··· Selected text ···

Natural Health News — The herbal remedy fenugreek could help reduce hot flashes in postmenopausal women, and improve their quality of life, according to new evidence.
Data published in Phytotherapy Research indicated that hot flashes decreased by 48% in women taking a standardised extract of fenugreek (Trigonella foenum-graecum). Other benefits of the herb were improved, including vaginal dryness, irritability, anxiety, night sweats, mood swings, insomnia, and headaches, wrote the researchers.
According to the researchers: “Supplementation of 1000 mg of FHE [fenugreek extract] for 90 days was found to offer hormonal balance by significantly enhancing the estradiol levels, an estrogen that was shown to play a key role in menopausal discomforts. A significant enhancement in serum calcium and Hb [iron] levels was also observed among the subjects who consumed FHE.
“Moreover,” they add, “FHE supplementation for 90 days was found to be safe with no adverse effects as shown by the haematological and serum biochemical parameters.”
» Fenugreek is a traditional plant remedy that is rich in phytoestrogens.
» A small study from India has shown that taking 1000mg of standardised fenugreek extract for just 90 days helped to reduce the occurrence of hot flashes by 48%.
» By the end of the study, 32% of women reported being free of hot flashes.
A broad action
The small randomized, double-blinded, placebo-controlled study recruited 88 women and randomly assigned them to receive either 1,000 mg per day of FenuSMART or a placebo (food grade microcrystalline cellulose) for 90 days.

··· Material provided ···

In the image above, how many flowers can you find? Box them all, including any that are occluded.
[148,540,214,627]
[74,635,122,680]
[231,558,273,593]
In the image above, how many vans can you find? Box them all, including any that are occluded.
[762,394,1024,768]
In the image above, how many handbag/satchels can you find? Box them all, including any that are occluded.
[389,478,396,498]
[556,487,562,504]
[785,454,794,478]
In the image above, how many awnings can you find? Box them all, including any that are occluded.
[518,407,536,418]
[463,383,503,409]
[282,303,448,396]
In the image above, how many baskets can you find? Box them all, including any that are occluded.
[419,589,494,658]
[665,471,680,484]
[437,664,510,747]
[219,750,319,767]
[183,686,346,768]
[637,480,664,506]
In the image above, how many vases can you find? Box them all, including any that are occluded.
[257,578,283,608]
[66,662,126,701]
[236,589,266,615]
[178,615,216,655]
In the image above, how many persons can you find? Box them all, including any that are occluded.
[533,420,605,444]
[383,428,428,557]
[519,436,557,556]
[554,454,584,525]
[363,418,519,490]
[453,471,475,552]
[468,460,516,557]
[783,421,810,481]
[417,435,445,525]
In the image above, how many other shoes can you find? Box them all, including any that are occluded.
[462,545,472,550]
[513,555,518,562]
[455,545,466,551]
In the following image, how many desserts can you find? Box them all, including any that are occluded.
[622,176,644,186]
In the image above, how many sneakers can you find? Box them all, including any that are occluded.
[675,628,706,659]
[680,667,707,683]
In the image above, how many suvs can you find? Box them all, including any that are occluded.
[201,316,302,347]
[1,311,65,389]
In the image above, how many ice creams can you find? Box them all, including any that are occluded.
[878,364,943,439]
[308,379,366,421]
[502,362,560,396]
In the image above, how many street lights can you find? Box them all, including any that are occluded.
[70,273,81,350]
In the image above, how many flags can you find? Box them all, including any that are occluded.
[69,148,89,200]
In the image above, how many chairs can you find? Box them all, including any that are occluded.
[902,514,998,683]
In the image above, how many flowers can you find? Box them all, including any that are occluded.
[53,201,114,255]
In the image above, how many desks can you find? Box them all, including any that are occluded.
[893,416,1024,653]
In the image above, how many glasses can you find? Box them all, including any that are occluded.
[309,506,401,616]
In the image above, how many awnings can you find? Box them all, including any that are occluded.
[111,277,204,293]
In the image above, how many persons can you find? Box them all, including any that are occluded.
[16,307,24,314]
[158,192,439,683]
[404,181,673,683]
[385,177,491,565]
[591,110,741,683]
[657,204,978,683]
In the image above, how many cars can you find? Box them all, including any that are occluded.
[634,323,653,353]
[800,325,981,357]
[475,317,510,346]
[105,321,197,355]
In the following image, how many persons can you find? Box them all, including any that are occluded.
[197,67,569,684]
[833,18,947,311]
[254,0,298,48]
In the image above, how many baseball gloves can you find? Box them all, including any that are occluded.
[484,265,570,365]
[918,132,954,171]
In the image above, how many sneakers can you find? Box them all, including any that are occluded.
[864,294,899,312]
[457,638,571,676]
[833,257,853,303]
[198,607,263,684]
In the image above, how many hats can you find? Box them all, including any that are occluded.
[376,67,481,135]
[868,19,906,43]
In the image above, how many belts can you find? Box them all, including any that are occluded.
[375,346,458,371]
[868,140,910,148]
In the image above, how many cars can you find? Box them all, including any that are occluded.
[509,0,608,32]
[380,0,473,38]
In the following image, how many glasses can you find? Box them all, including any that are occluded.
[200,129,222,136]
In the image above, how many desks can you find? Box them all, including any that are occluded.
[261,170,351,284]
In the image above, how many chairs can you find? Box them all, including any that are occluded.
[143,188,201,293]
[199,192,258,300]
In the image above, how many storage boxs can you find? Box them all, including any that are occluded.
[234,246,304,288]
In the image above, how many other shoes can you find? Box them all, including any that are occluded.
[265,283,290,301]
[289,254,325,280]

···

* _Questions to answer_:
a) From the fenugreek article, list the symptoms other than hot flashes that the researchers report as improved.
b) Please duplicate the stretch of the fenugreek article from "Data published in" through "wrote the researchers.".

* _Responses to the exercise_:
a) Vaginal dryness, irritability, anxiety, night sweats, mood swings, insomnia, headaches

b)
Data published in Phytotherapy Research indicated that hot flashes decreased by 48% in women taking a standardised extract of fenugreek (Trigonella foenum-graecum). Other benefits of the herb were improved, including vaginal dryness, irritability, anxiety, night sweats, mood swings, insomnia, and headaches, wrote the researchers.